До транспортного тоннеля надо было миновать триста квартир. Но Рефу нравилось целенаправленное движение, и он шагал с удовольствием, расправив плечи, а какой-то счетчик в мозгу механически фиксировал число шагов. До конца коридора их было тысяча пятьсот двадцать четыре.
Справа открылась одна из дверей, и Реф боковым зрением заметил молодую женщину. Она была в просторной матерчатой одежде — вот что его поразило. Есть, конечно, консервативные старики, но девушка? Реф ни на микросекунду не изменил ритма движения, однако с любопытством слушал шелест одежды. Девушка держалась метрах в двух позади. Так на фиксированном расстоянии друг от друга они достигли транспортного тоннеля. Реф набрал нужный ему код и шагнул в сторону, освобождая место.

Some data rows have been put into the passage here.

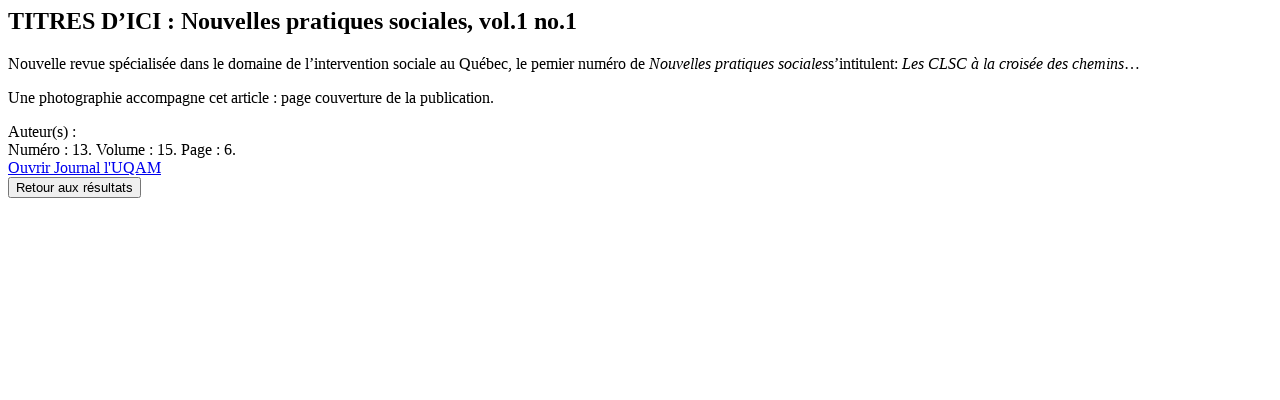

--- FILE ---
content_type: text/html; charset=UTF-8
request_url: https://archives.uqam.ca/article-journal/titres-dici-nouvelles-pratiques-sociales-vol-1-no-1/
body_size: 443
content:

    <article id="post-78763" class="mb-lg-5 pb-3 pr-lg-3 post-78763 article_journal type-article_journal status-publish hentry">
        <h1 class="mb-4 mw-750px">TITRES D&rsquo;ICI : Nouvelles pratiques sociales, vol.1 no.1</h1><p>Nouvelle revue spécialisée dans le domaine de l&rsquo;intervention sociale au Québec, le pemier numéro de <i>Nouvelles pratiques sociales</i>s&rsquo;intitulent: <i>Les CLSC à la croisée des chemins</i>&#8230;</p>
<p>Une photographie accompagne cet article : page couverture de la publication.</p>
            <div>
                Auteur(s) :             </div>
            <div>
                Numéro : 13.                Volume : 15.                Page : 6.            </div>

                        <a href="https://services-medias.uqam.ca/media/uploads/sites/25/2024/05/03135135/journal_uqam_15_13.pdf" target="_blank">Ouvrir Journal l'UQAM</a>
        

            </article>

    <button class="btn btn-link" onclick="window.history.back()">Retour aux résultats</button>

Но девушка не делала попытки заказать капсулу и чему-то улыбалась. Если улыбка относилась к нему, молчание выглядело бы нарочитым.
— Вам куда? — спросил он.
— Все равно, — она пожала плечами, и это простое движение странно колыхнуло голубую материю. «Диковинно одевались древние», — с чувством превосходства подумал Реф. Он кивнул на реплику девушки и тут же понял, что это неумная шутка — человеку не может быть нужно «все равно» куда. С шипением раздвинулись створки люка. Реф шагнул внутрь и потянулся к кнопке, чтобы закрыть капсулу, но девушка вопросительно стояла на пороге.